When did you set out upon your path as an artist?

When I was in ninth grade my class had an opportunity to go see a production from the North Carolina School of the Arts. We were there for two hours and it changed my life. It was a regional play, based on this old English ballad, The Ballad of Barbara Allen, but set in the Smoky Mountains. I’d been studying dance since I was a little kid, but to see all these very talented young people who were students there was amazing for me. It was a play, but they also danced, and they also sang. I just feel like it was a moment where something opened in me. The lighting, the costumes, the choreography, every piece of it was part of one unified vision. I just hope that somehow my work with students opens a door for someone, they may see a path for themselves that they hadn’t known was available.

Yes, which is why the work of teaching artists in Maine is so critically important, especially in rural or remote areas where students might not get a professional company to come into their school. The impact of these experiences isn’t immediately measurable.

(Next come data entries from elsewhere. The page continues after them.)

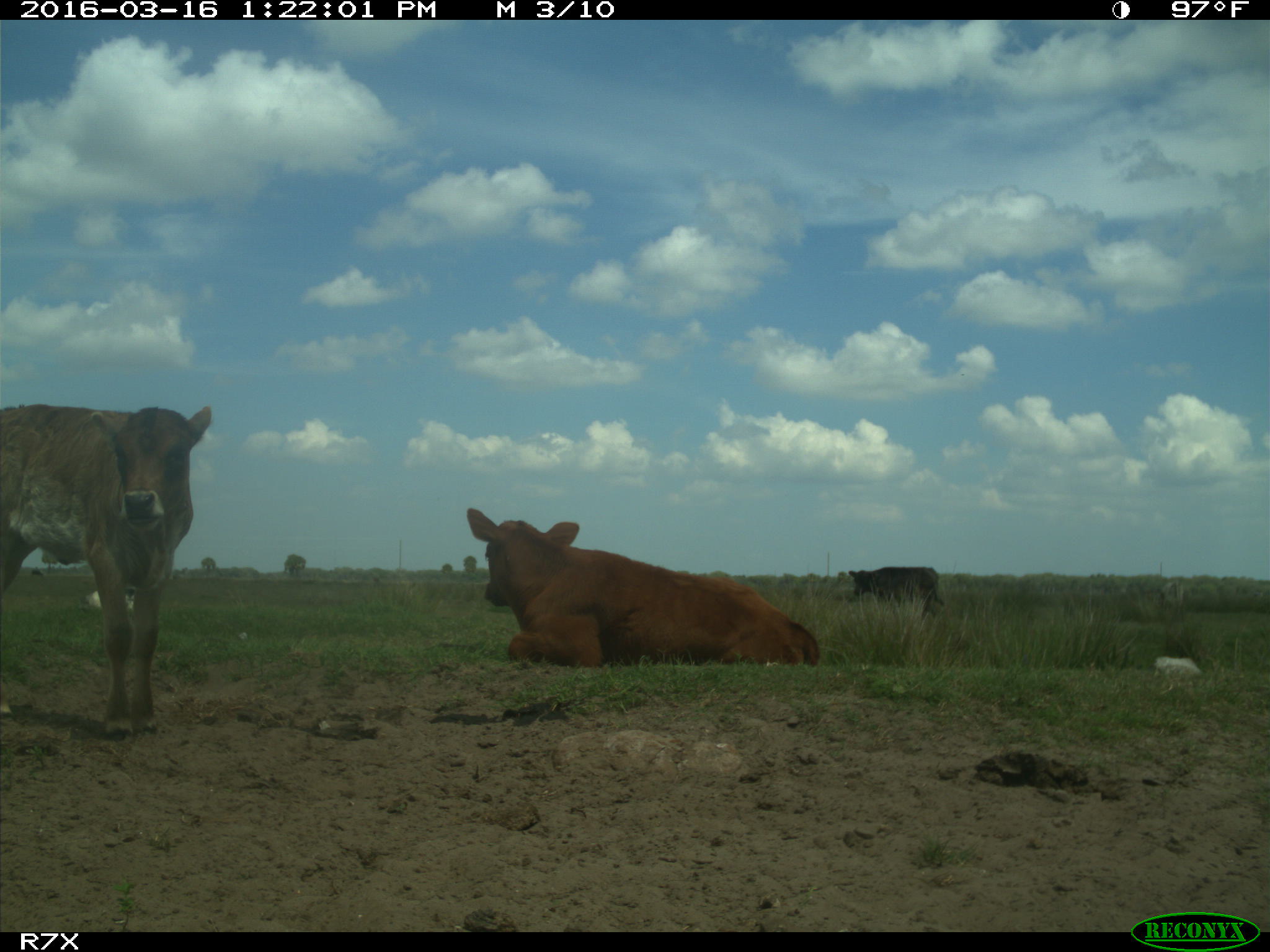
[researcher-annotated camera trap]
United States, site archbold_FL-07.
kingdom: Animalia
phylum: Chordata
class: Mammalia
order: Artiodactyla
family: Bovidae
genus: Bos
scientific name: Bos taurus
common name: domestic cow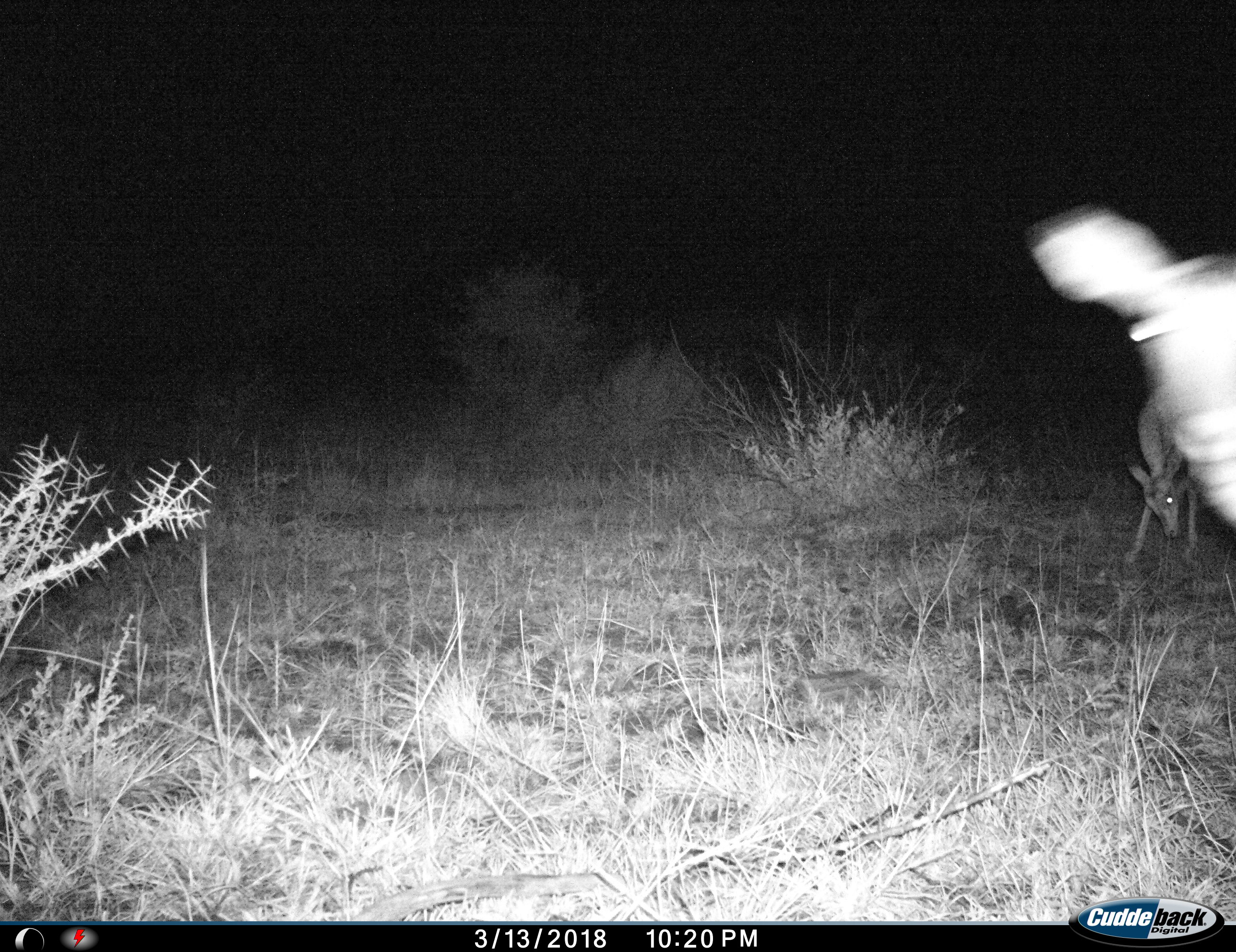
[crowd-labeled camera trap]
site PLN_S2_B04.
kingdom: Animalia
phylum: Chordata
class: Mammalia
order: Artiodactyla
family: Bovidae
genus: Aepyceros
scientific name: Aepyceros melampus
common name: impala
Impala (Aepyceros melampus), count 2. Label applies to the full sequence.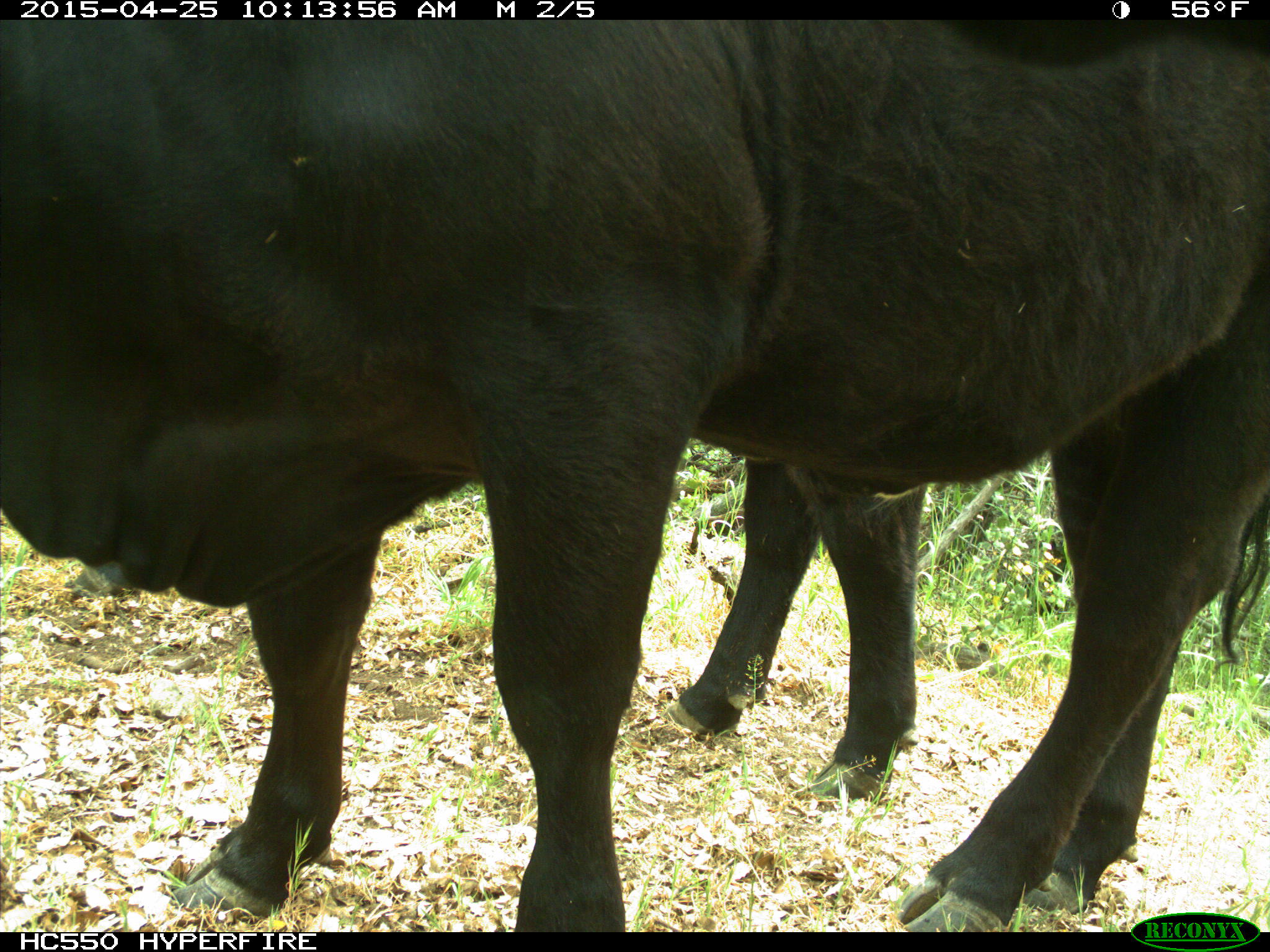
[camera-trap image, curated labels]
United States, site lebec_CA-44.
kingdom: Animalia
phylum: Chordata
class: Mammalia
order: Artiodactyla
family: Suidae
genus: Sus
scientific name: Sus scrofa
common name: wild boar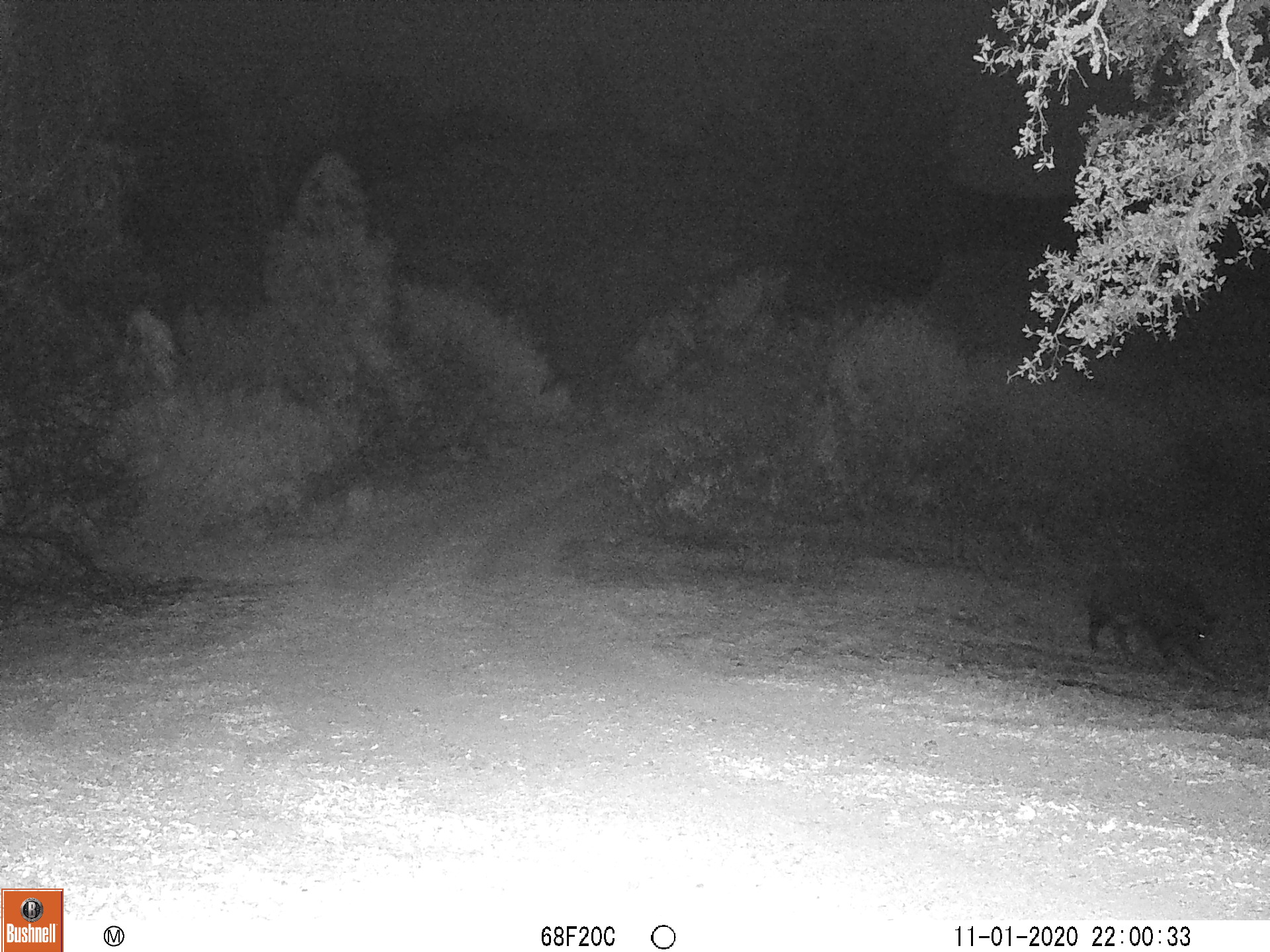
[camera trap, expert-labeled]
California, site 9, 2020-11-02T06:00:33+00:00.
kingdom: Animalia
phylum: Chordata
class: Mammalia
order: Artiodactyla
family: Suidae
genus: Sus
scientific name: Sus scrofa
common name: wild boar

I worked with a dance program brought up from New York City up into the wilds of Maine near Kingfield for twenty-some years. The teacher would come in with the class and everybody participated – it wasn’t like you had to be an ‘artist’ to participate. We would have like 200 kids in our performance. What I noticed was that there were kids who were leaders in dance class, sometimes the teacher would later come up to me and say ‘wow you know they really struggle to pay attention in our class, I’m really surprised to see them as the leader in this piece.’ Their whole identity had an opportunity to change. There was something they didn’t even know they could excel at.

Yes, and now the teacher sees this student in a new light, which also shapes the student’s identity. Students can have discoveries within themselves, but once a teacher or parent or community member also begins to view the child differently, that can be incredibly powerful.

Katenia, you draw from such a deep pool of experience and artistry and creativity in your work. Your students get to dip into that well just for a couple of weeks but it’s so potent.

It is potent, yes. The students don’t know anything about me really, but they feel something from it for sure. Trust, you know, is a huge thing – that they trust me enough to open up, to take those chances.

How you work to build that trust in a classroom is a topic for a whole other conversation! Thank you, Katenia!